Today has been the kind of day that makes me want to wash myself down the drain, along with the bath water. Either that, or disappear my consciousness into the movie "My Girl", or something as equally disturbing and corny.
It was a slow progressing day; quiet and lonely at work - feeling on the outer, I voluntarily left my lunch break 15 minutes early to go sit at my desk - that's how desperate I was.

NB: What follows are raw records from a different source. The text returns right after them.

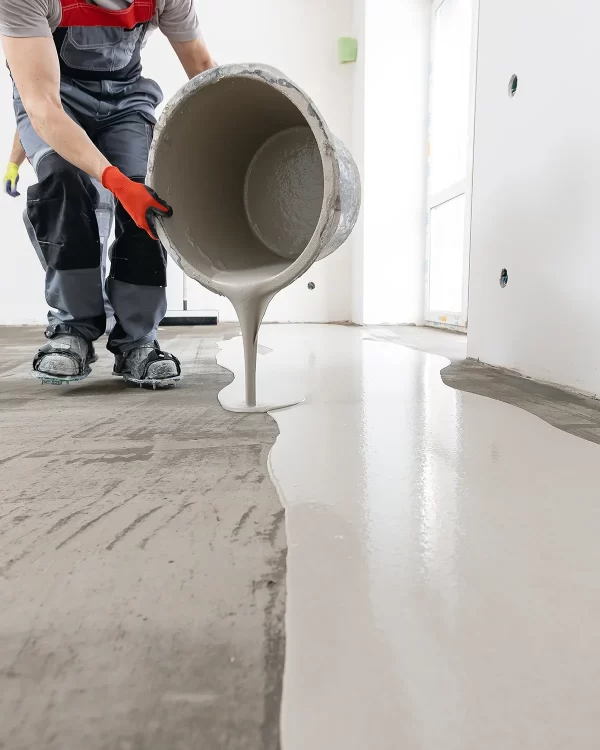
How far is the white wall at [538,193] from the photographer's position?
121cm

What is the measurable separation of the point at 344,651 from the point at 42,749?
0.20 meters

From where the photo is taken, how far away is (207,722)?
0.34 meters

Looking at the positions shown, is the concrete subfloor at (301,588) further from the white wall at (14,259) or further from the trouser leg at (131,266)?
the white wall at (14,259)

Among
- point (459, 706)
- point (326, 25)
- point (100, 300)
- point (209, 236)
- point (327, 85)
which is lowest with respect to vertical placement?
point (459, 706)

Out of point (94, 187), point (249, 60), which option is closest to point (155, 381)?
point (94, 187)

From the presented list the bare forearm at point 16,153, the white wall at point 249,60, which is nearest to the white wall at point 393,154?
the white wall at point 249,60

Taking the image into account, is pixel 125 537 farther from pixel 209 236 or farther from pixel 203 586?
pixel 209 236

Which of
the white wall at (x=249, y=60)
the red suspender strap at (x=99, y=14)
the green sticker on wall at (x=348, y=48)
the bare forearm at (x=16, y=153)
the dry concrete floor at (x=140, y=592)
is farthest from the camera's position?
the white wall at (x=249, y=60)

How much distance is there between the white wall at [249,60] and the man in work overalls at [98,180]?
2.39m

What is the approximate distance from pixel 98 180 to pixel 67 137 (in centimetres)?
13

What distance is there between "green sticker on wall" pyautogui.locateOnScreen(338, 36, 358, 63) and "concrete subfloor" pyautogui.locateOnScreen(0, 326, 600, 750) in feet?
11.6

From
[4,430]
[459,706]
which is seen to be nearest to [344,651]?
[459,706]

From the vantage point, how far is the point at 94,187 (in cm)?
148

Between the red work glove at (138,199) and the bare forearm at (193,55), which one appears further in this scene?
the bare forearm at (193,55)
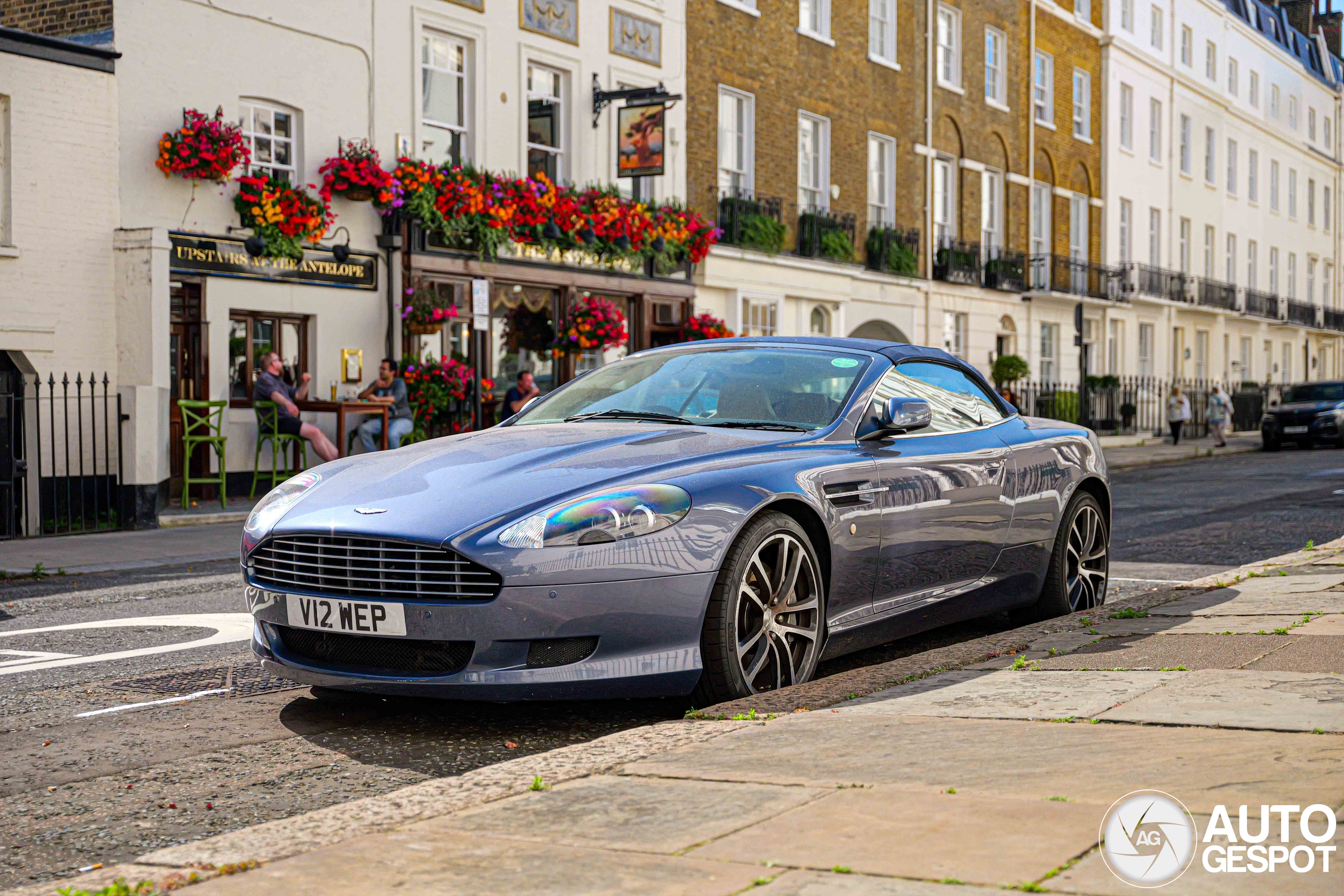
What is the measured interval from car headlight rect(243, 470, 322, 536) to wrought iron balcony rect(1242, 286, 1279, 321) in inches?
2050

I felt bad about the way I had responded to John's email yesterday. He had finally emailed me back after a little over a week, and I'm so damn impatient that I got angry. I told him that as a pen pal - he sucked. We always joke to one another - but it was my tone. I felt bad as soon as I had sent it. Today I wrote him a brief message to tell him something I'd neglected to mention yesterday. He wrote back, ending with a dig about how offensive my "you suck" was.
I have this warped, secret hope in my head that one day he'll wake up and realise he's liked me all along...or that after a while the idea of me will 'grow' on him. Or, that when he wrote back to knock me down those weeks ago, he wasn't being entirely honest for some noble reason. Which is why, when I spoke to my Mum earlier in the day, and she said there was a hand addressed letter that had arrived for me - my mind immediately went to John. No, I told myself - it can't be.. or could it? It wasn't. God, did I want it to be though.
I know it's a useless race I run - like wishing Santa was a real person, even after your parents tell you he's not. That silly, magic hope - you never want it to die, but sometimes you wish it would crawl into a dark corner on it's own and leave you to reality.
I can't shake the feeling he's hiding something from me, but then my feelings aren't all that reliable are they?